■ **Exercise objective**:
Please return the lines of the listing below unchanged, starting at the line that contains "How far are" and stopping after the line that contains "1127 centimetres".

Scene-based reasoning listing:
================================

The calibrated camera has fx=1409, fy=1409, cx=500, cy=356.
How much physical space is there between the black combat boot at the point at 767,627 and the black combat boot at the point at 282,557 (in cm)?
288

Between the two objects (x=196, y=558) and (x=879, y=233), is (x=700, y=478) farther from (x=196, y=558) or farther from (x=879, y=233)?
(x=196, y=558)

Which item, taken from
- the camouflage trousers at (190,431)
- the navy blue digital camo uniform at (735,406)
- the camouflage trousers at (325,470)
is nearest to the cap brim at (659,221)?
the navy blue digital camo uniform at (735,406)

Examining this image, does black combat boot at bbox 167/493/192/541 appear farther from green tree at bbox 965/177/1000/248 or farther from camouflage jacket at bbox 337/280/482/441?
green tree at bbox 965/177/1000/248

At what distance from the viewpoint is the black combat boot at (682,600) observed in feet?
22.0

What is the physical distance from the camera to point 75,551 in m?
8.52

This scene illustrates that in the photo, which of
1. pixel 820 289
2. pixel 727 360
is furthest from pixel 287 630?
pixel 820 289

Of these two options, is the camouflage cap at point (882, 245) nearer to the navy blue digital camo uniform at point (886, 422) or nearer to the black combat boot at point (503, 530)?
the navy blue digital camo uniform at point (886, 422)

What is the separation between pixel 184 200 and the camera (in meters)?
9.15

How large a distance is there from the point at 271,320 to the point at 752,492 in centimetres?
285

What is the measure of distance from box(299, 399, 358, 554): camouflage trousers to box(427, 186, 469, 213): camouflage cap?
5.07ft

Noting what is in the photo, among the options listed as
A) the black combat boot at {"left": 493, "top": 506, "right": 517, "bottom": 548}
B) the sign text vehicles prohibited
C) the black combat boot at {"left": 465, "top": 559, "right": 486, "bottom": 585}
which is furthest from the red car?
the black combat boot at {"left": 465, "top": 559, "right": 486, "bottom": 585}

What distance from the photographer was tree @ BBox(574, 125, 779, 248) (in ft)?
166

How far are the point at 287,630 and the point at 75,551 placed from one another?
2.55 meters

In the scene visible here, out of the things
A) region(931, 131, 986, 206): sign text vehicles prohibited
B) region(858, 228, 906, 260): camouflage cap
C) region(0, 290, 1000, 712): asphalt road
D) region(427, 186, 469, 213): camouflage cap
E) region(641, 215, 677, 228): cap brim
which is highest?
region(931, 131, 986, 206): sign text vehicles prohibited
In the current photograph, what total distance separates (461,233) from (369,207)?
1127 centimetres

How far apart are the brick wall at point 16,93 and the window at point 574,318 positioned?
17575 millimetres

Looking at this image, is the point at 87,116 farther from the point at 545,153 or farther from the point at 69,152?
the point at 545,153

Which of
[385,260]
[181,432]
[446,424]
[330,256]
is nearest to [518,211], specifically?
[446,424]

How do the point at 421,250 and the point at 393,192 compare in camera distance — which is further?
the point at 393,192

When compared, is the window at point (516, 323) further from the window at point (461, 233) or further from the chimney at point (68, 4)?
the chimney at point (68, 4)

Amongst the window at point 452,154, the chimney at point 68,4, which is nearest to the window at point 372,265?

================================

■ **Exercise solution**:
How far are the point at 287,630 and the point at 75,551 placed from one another?
2.55 meters

In the scene visible here, out of the things
A) region(931, 131, 986, 206): sign text vehicles prohibited
B) region(858, 228, 906, 260): camouflage cap
C) region(0, 290, 1000, 712): asphalt road
D) region(427, 186, 469, 213): camouflage cap
E) region(641, 215, 677, 228): cap brim
which is highest?
region(931, 131, 986, 206): sign text vehicles prohibited
In the current photograph, what total distance separates (461,233) from (369,207)?
1127 centimetres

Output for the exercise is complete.